Welcome to our series on how to braze!  We have put together a tutorial on how to braze and broken it up into 4 parts.  We will be adding a new post every few days so be sure to check in and visit us often so you can take advantage of this valuable information.  In part 1 of this series we discussed saw plate and how to prepare the saw plate for brazing.  In part 2 of this series we will be discussing how Brazing flux affects the brazing process.

 When brazing carbide tips you will need:

  • Braze Alloy or silver solder
  • Brazing Flux
  • Carbide tips
  • Steel saw plate
  • Also, you will need a tool to heat the braze alloy
  • And you will also need a tool to help guide the carbide tip onto the saw plate. 
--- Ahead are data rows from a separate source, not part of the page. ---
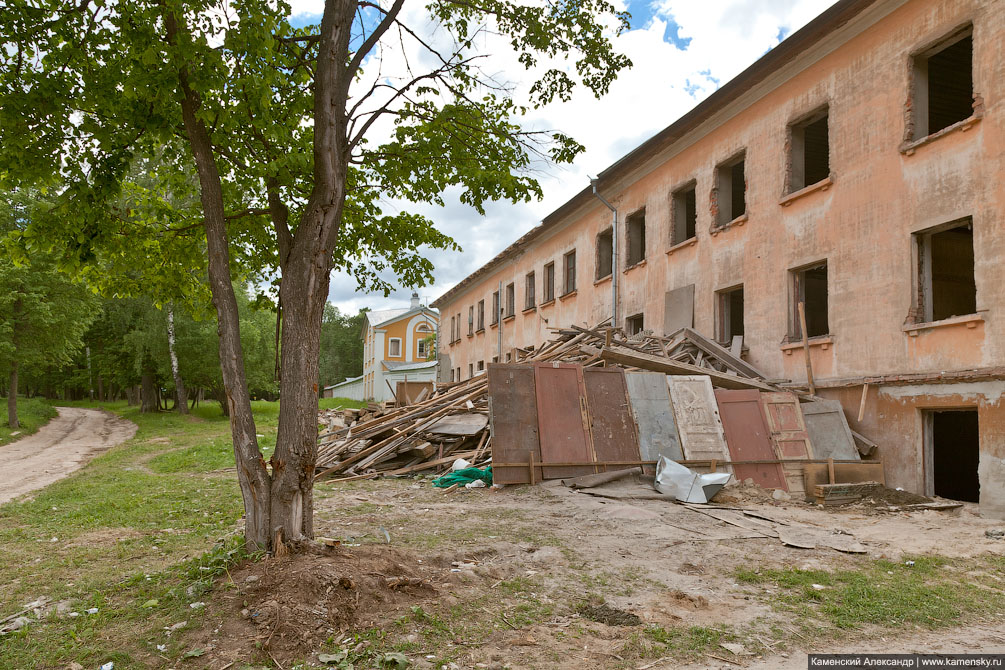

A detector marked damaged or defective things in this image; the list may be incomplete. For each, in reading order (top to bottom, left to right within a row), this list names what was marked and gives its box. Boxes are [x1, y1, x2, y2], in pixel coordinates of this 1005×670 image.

rusty metal panel [488, 363, 542, 484]
rusty metal panel [534, 363, 594, 480]
rusty metal panel [586, 367, 639, 472]
rusty metal panel [623, 369, 687, 464]
rusty metal panel [667, 375, 731, 470]
rusty metal panel [711, 389, 787, 490]
rusty metal panel [759, 393, 816, 462]
rusty metal panel [799, 397, 856, 462]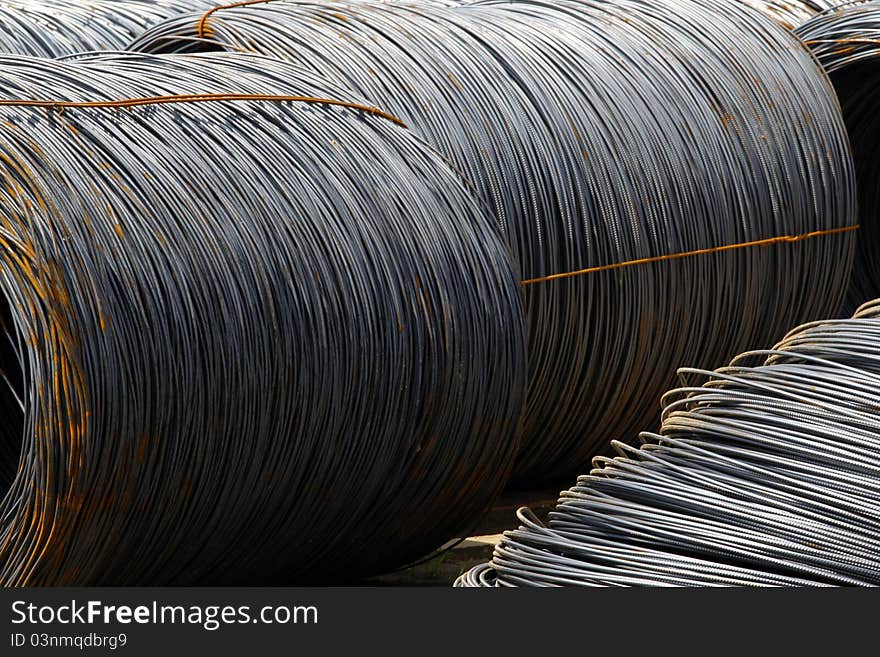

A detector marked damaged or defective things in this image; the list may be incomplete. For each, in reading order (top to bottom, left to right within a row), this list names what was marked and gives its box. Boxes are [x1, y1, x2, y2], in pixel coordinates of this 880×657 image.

rusty orange tie wire [197, 0, 276, 38]
rusty orange tie wire [0, 93, 408, 128]
rusty orange tie wire [524, 224, 860, 286]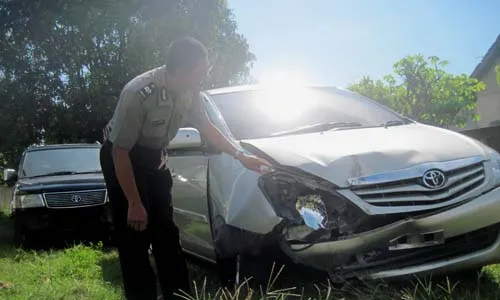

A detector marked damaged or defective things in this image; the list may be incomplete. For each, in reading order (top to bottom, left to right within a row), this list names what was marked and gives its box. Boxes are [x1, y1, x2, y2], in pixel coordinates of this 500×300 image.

broken headlight [260, 168, 366, 243]
damaged silver car [166, 85, 500, 282]
dented car hood [242, 123, 488, 186]
damaged bumper [280, 186, 500, 280]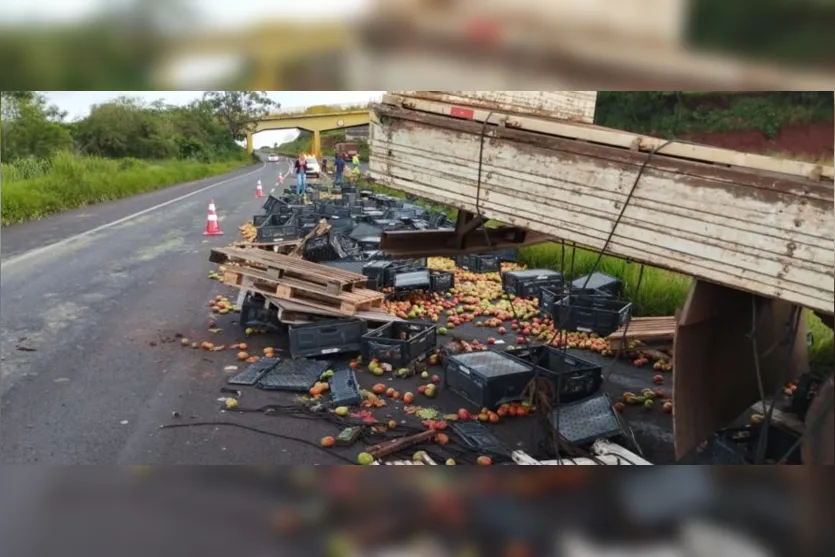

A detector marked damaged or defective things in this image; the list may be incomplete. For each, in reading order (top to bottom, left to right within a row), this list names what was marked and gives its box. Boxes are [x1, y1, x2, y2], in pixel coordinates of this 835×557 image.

overturned truck trailer [372, 90, 835, 460]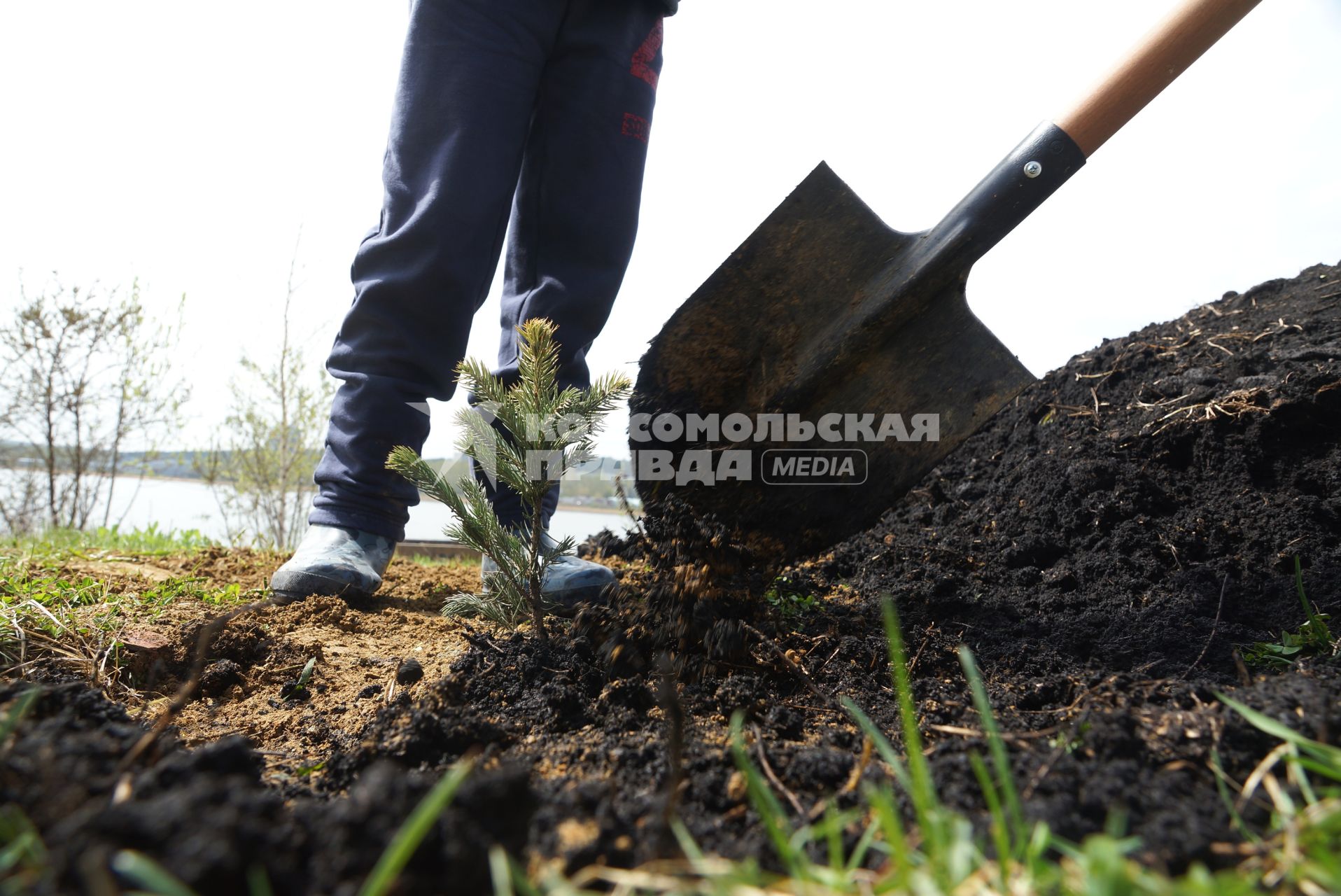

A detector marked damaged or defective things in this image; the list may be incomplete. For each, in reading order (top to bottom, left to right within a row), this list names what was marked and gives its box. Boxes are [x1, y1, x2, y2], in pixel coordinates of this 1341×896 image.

rusty metal shovel blade [630, 126, 1088, 560]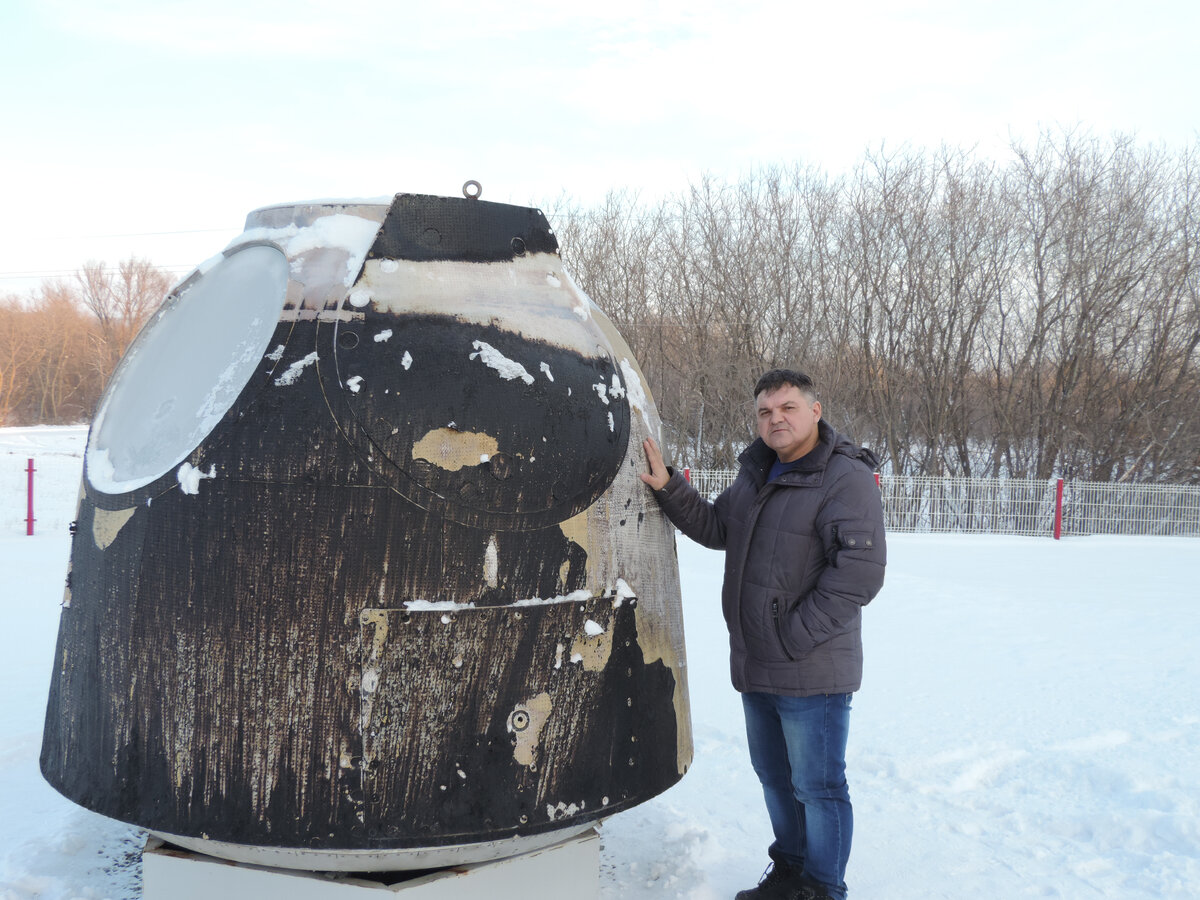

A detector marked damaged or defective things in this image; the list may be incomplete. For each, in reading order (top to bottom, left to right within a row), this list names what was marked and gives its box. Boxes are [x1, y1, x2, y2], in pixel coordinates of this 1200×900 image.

burnt black heat shield [39, 192, 696, 868]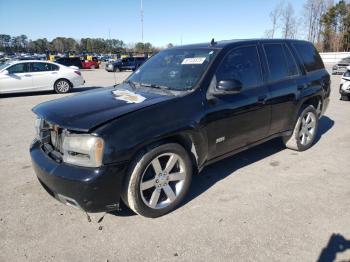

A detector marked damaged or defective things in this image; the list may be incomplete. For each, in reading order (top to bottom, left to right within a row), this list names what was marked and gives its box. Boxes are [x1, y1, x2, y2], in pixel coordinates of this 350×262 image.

damaged front bumper [30, 140, 128, 212]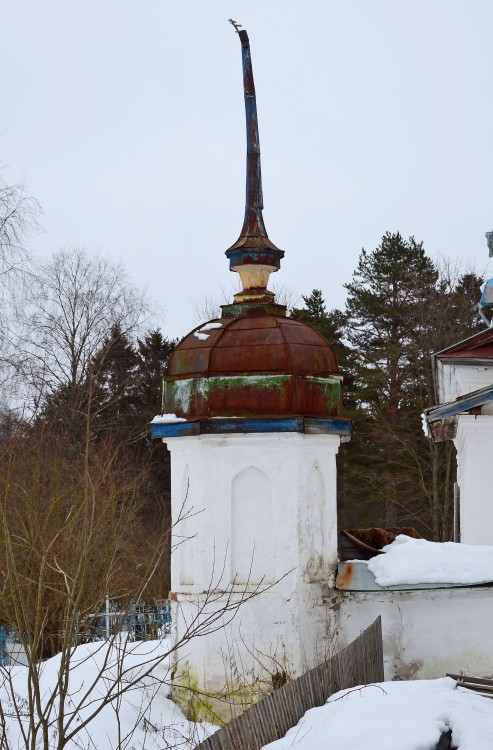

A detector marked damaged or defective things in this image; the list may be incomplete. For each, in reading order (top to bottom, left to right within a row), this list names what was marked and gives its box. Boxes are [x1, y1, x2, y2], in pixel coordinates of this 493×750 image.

bent metal spire [224, 22, 282, 312]
rusty dome [163, 316, 340, 424]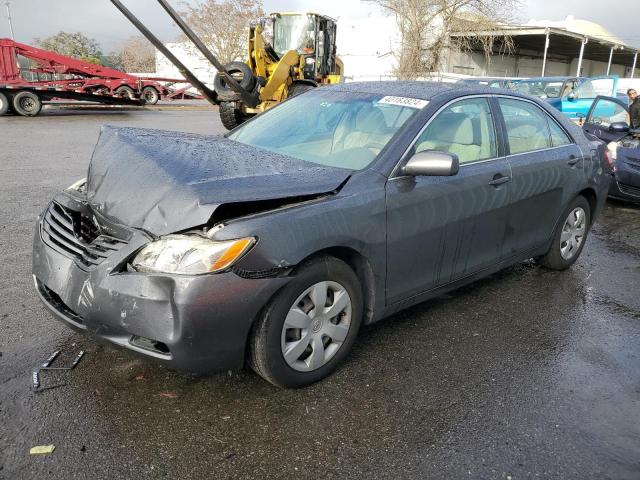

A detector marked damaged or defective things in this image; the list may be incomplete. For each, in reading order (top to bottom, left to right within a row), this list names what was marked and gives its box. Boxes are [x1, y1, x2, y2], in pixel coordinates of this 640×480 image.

broken headlight [130, 235, 255, 276]
crumpled hood [86, 124, 350, 235]
damaged gray sedan [31, 81, 608, 386]
damaged blue car [33, 82, 608, 388]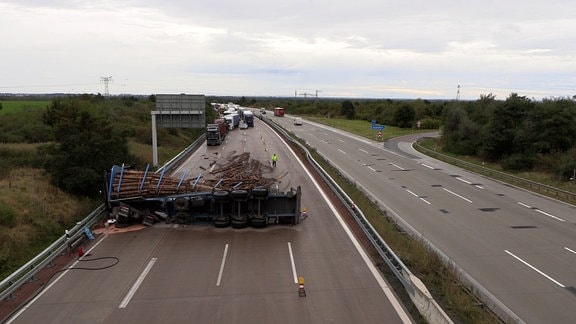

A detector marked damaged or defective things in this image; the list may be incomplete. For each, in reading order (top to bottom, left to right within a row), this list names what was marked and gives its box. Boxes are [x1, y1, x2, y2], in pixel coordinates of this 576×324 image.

overturned truck trailer [104, 165, 302, 228]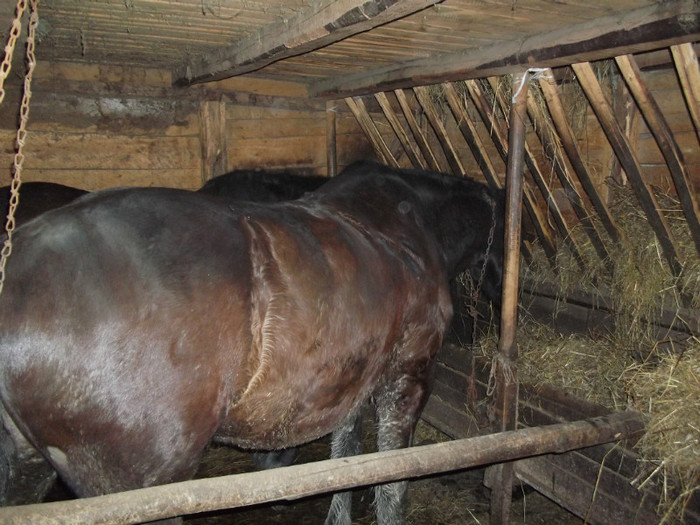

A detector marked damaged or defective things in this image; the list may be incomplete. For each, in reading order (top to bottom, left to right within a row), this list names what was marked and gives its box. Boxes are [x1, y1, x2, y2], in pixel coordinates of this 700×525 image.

rusty chain [0, 0, 38, 294]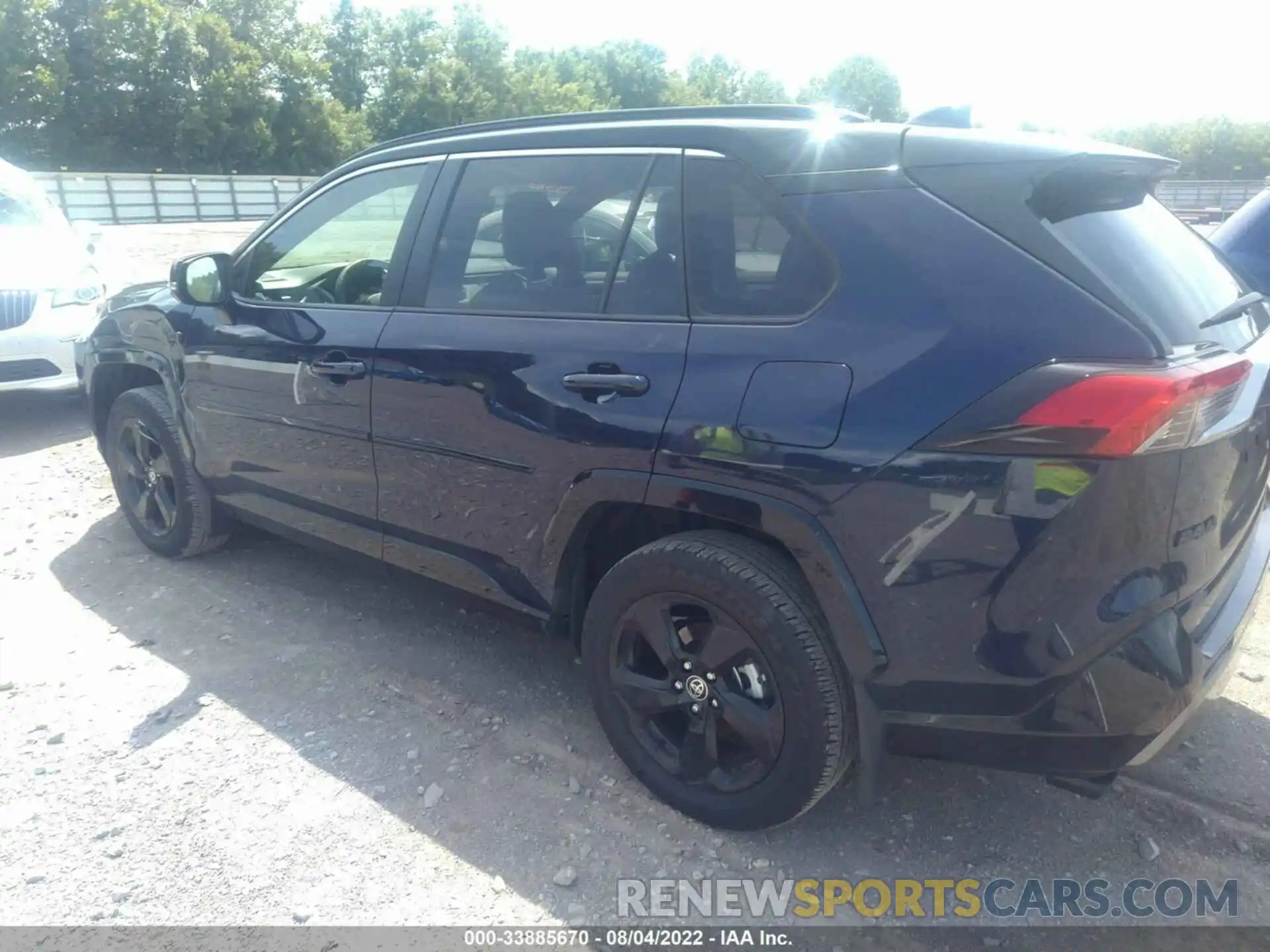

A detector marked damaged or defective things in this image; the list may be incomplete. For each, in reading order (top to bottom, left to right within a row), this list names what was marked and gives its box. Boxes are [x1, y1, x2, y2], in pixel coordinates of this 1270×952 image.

*For successful brazing the quality of the materials used is very important and can have a significant effect on reducing the amount of tip loss and breakage you experience.  We proudly sell what we believe to be some of the best brazing flux, Braze alloy, and Carbide Tips in the industry.

Part 2-  Brazing Flux

Choosing a good brazing flux:

There are three types of brazing flux: White Flux, Black Flux And Purified Black Flux. 

 White Flux is potassium salts of boron and fluorine.  It has some cleaning effect to remove oils and greases. It has some ability to remove existing oxides. Do not count on either one of those. Start with a clean saw plate that is oxide free. Flux, any flux, is designed to keep oxygen away from the braze alloy so that the braze alloy melts and flows instead of burning up.

black flux

Black Flux is white flux with extra boron added. Black flux is clearly superior to white flux for brazing carbide saw tips to saws.  The simple switch from white flux to black flux can prevent or entirely eliminate tip loss and breakage.

Purified Black Flux is exactly what the name says.  It is black flux that has gone through a separate, final, cleaning, filtering process.  Ordinary black flux has some impurities and inert elements in it to keep the cost down. This is just fine if it is used entirely outside of the braze joint. In the case of brazing carbide saw tips to saw blades you also have flux between the braze alloy and the steel.  If you are using ordinary black flux you will have these inert elements trapped in the joint.  Purified black flux will create a more even braze joint that is typically 20 to 30% stronger than a braze joint created with ordinary black flux. 

Flux -Applying Flux

The notches and both sides of the shoulders should have a layer of flux painted on them. It is very important that you get the whole shoulder of the saw plate as the flux helps protect the shoulder from the heat to a certain extent. The main purpose of the flux is to prevent the alloys in the steel from oxidizing.  Many saw plates have nickel and chromium in the steel. If flux is not applied to the saw plate these alloying elements can be turned into nickel oxides and chromium oxides or chromium carbides and thus affect the strength of the steel.  If you see color on your saw plate after brazing then you need to flux to prevent that coloration.